How often do you change out your t5 bulbs?  I have had the same bulbs for almost a year and was just curious how long they last.  Thanks.


----------



## jmansweed (Dec 14, 2012)

CHange mine about every 18 months. Not sure if thats the recommended time but I find it works for me.


----------



## Growdude (Dec 14, 2012)

jmansweed said:
			
		

> CHange mine about every 18 months. Not sure if thats the recommended time but I find it works for me.


 
Thats about what I get, but I wait till one goes out then replace them all.
Ive read there is very little lumen loss over the life of the bulb.


----------



## Locked (Dec 14, 2012)

I have yet to change out mine and it's been quite a while. Like Growdude I will change them all once one goes out.


----------



## juniorgrower (Dec 15, 2012)

Thanks guys!


----------



## johnnylongjohns (Dec 15, 2012)

I dont change them all if only 1 goes out. It could bea crappy bulb. I replace that one and roll on. If very little lumen loss happens through the life of the bulb, why replace them all? I put a new one in as they fail. They are not HPS bulbs that dwindle as they are used. Why waste them?  Lumen output still burns bright and my plants have zero complaints.


----------



## Locked (Dec 15, 2012)

johnnylongjohns said:
			
		

> I dont change them all if only 1 goes out. It could bea crappy bulb. I replace that one and roll on. If very little lumen loss happens through the life of the bulb, why replace them all? I put a new one in as they fail. They are not HPS bulbs that dwindle as they are used. Why waste them?  Lumen output still burns bright and my plants have zero complaints.

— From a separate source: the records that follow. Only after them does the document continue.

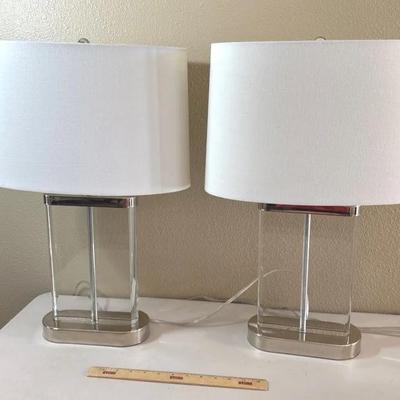 Modern Glass Base Table Lamps 24” Tall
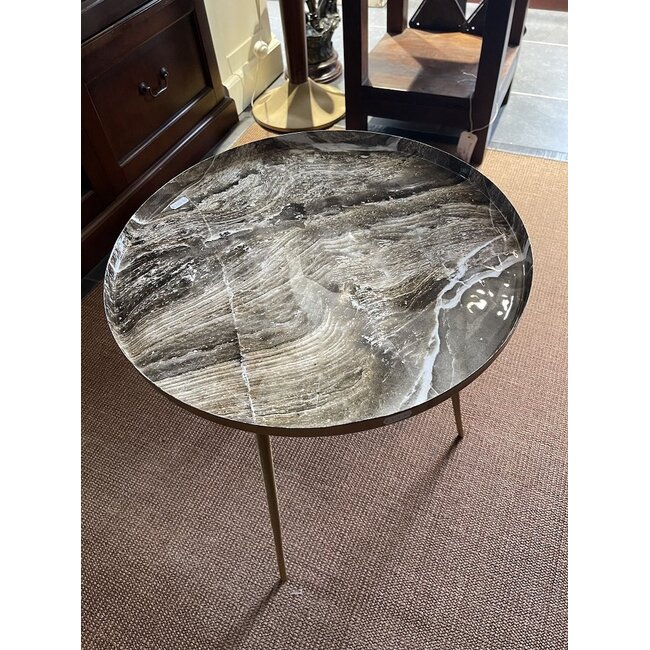 PTMD Bijzettafel Jiven Goud / Marmer print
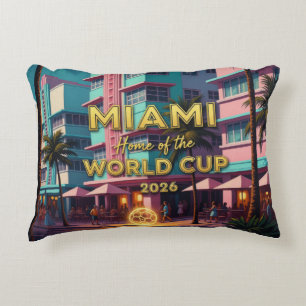 Miami Zuhause  Weltmeisterschaft 2026 ArtDeco Fußb Dekokissen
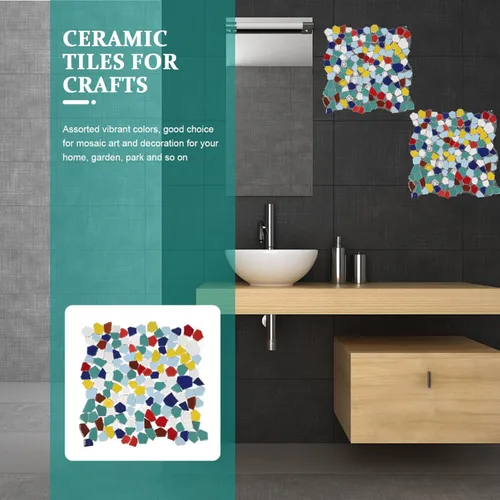 Miniatura 3 de Azulejos de mosaico de cerámica para manualidades a granel, azulejos de mosaico verde de varios tamaños y formas, azulejos de porcelana rotos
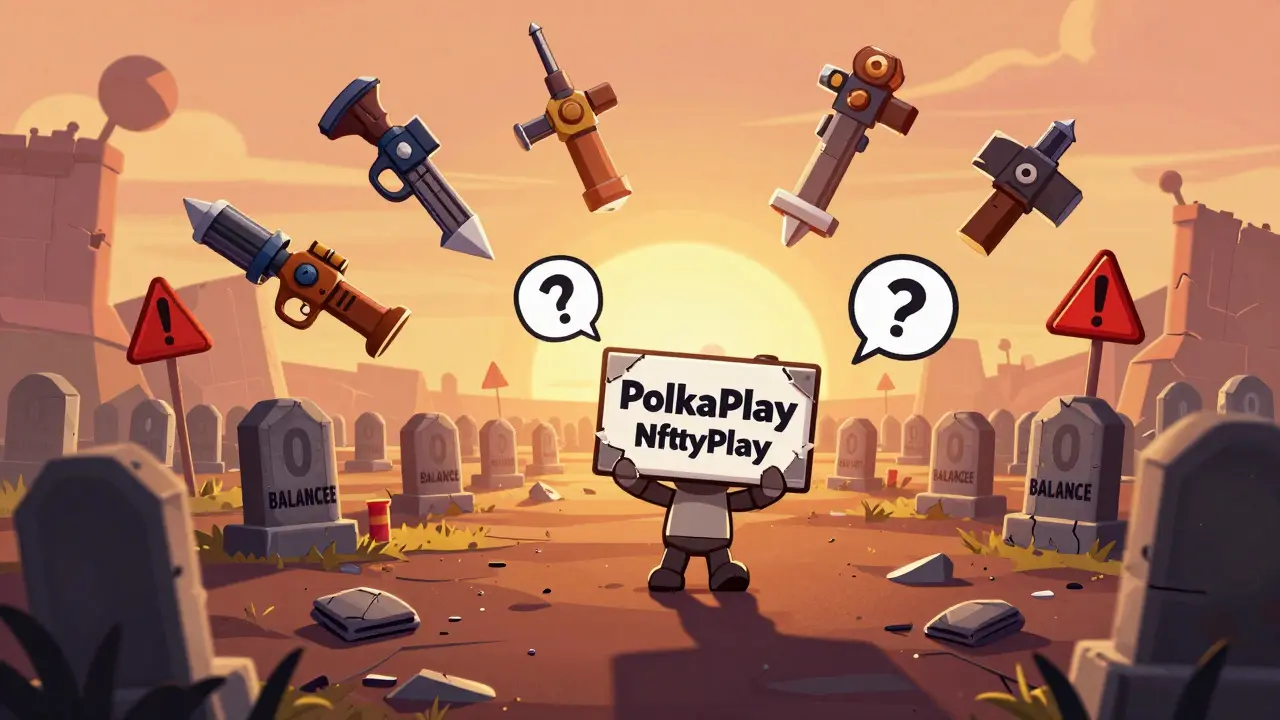 A broken digital game world with floating NFTs and graveyard of zero-balance wallets under a fading PolkaPlay to NftyPlay sign.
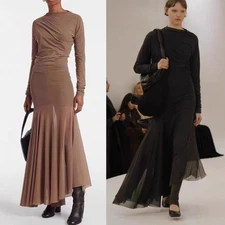 Women Autumn Long Sleeve Slim Casual Dress Shirt Mesh Two-piece Long Skirt Sets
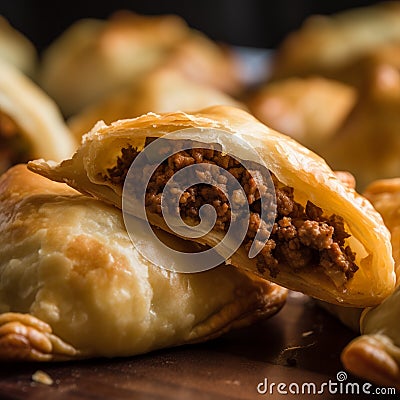 Savory Chilean Empanadas with Spicy Sauce and Salad Stock Photo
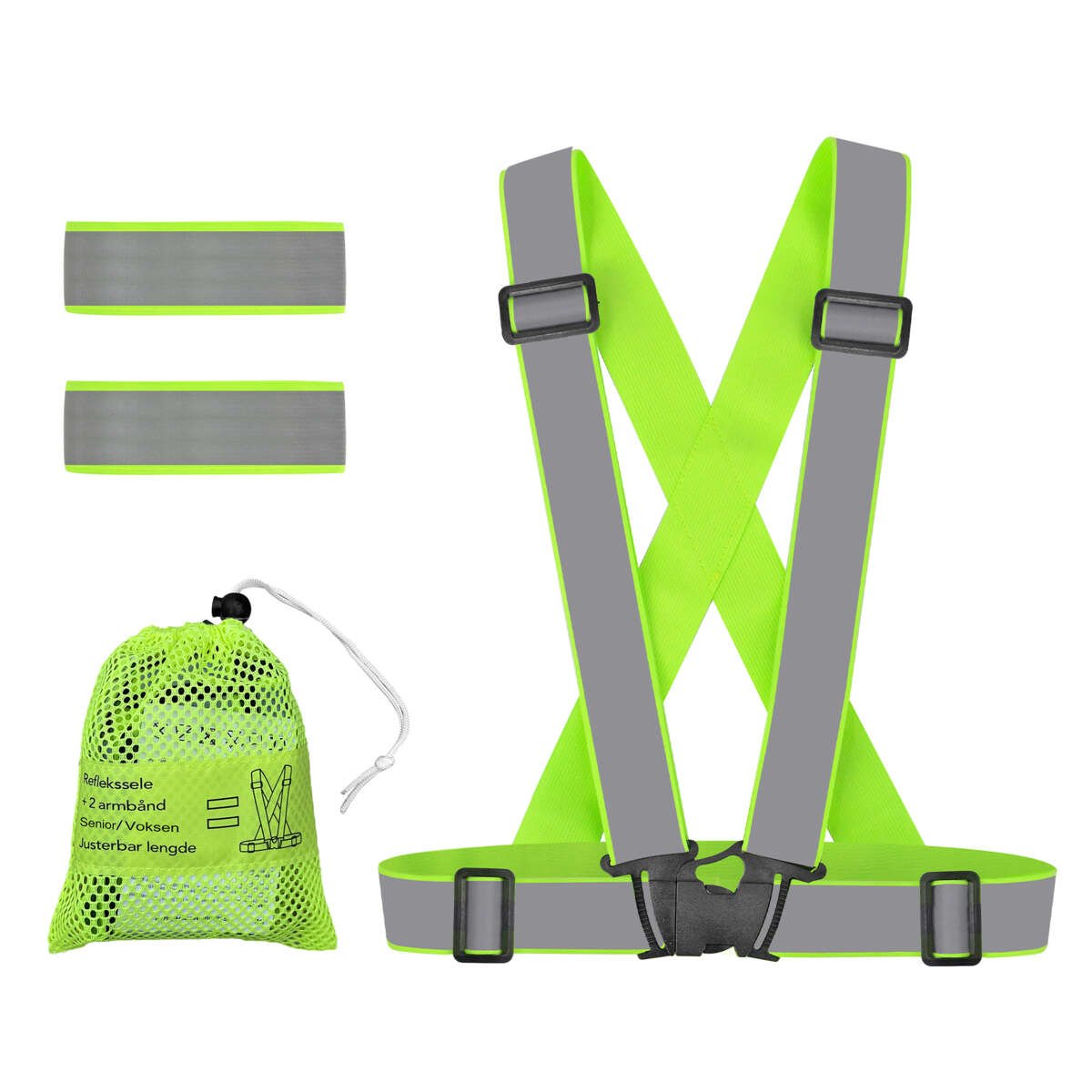 Reflekssele m/ armbånd og oppbevaringspose unisex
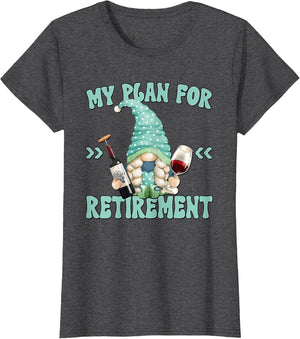 Funny Yoga and Wine Gnome for Retired Women Retirement Plan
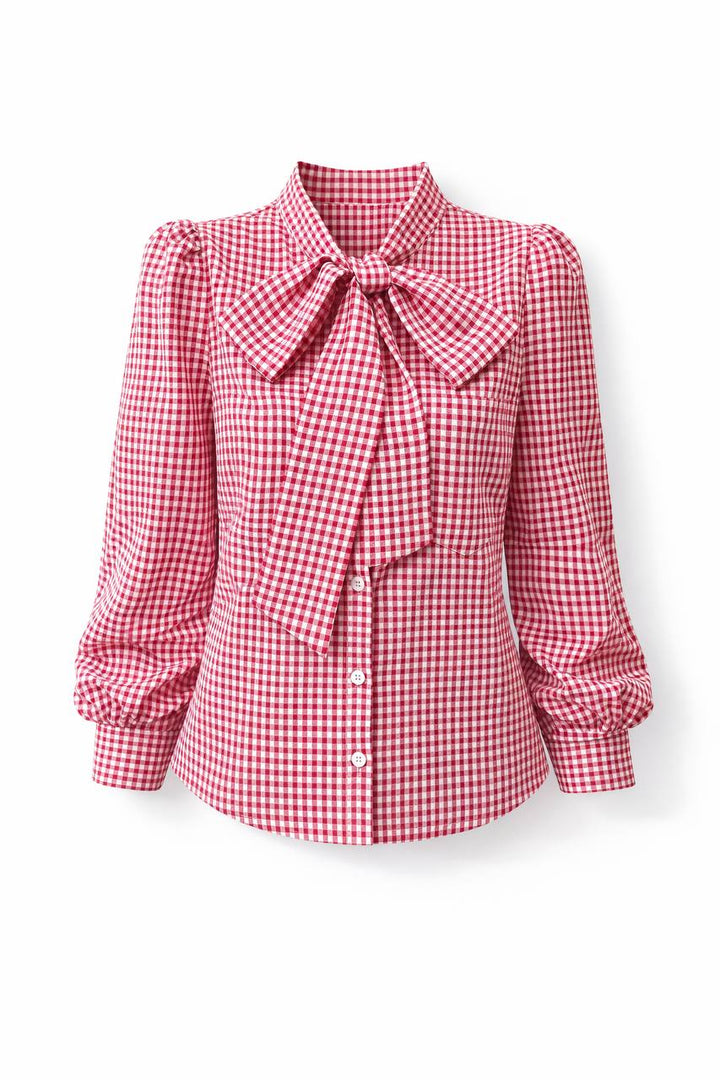 Gingham Bow Blouse – Long Sleeve Button Front Shirt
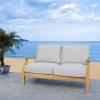 SAFAVIEH Couture Patio Martinique Natural and White Wood Outdoor Loveseat, Natural/White(Natural/Beige)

After over a year I would have to say if one goes out it is anything but a crappy bulb. More likely they are reaching the end of their life cycle. I will be changing them all out once one goes out and I will hold on to the ones that still work for emergency use. jmo


----------



## JCChronic (Dec 16, 2012)

My t5 H.Oes are about 3 years old.  I do notice the plants aren't the healthiest looking in the last year but, they're still growing (recently they look kinda decrepit at the bottom), so there you go.  As a middle-aged person myself, I can empathize with the bulbs, they might not be able to output the same as a younger bulb but, there still doing their job well.  (Hmmm...Maybe I'll buy a nice  retirement ballast for the storage closet)


----------



## The Hemp Goddess (Jan 2, 2013)

I have one of those and like it.  It is nice to be able to get 10,000 lumens in a 2' fixture.  It is now on loan to a friend as I am not using it.


----------



## applepoop911 (Jan 7, 2013)

they're rated in life hours a 2 ft t5 ho is 20,000 - 36,000 hours depending on what brand you buy


----------



## The Hemp Goddess (Jan 11, 2013)

I am the one deleting posts.  Sometimes things do get a little out of hand (like in most forums).   All forums have their ups and downs.  Sometimes there are things going on "behind the scene" that everyone does not see.  Don't let little things scare you off--people do and will disagree.  Ultimately, we are here to grow, so let's get back to that.


----------



## johnnylongjohns (Feb 16, 2013)

"Behind the scenes" ?         Oh.......


----------



## johnnylongjohns (Feb 24, 2013)

Like that?


----------



## Jimmy James (Mar 9, 2013)

I had one of my T5s go out . only been 4 months.?
What is the best T5 I should be getting for Veg. ?
Any on Amazon ?


----------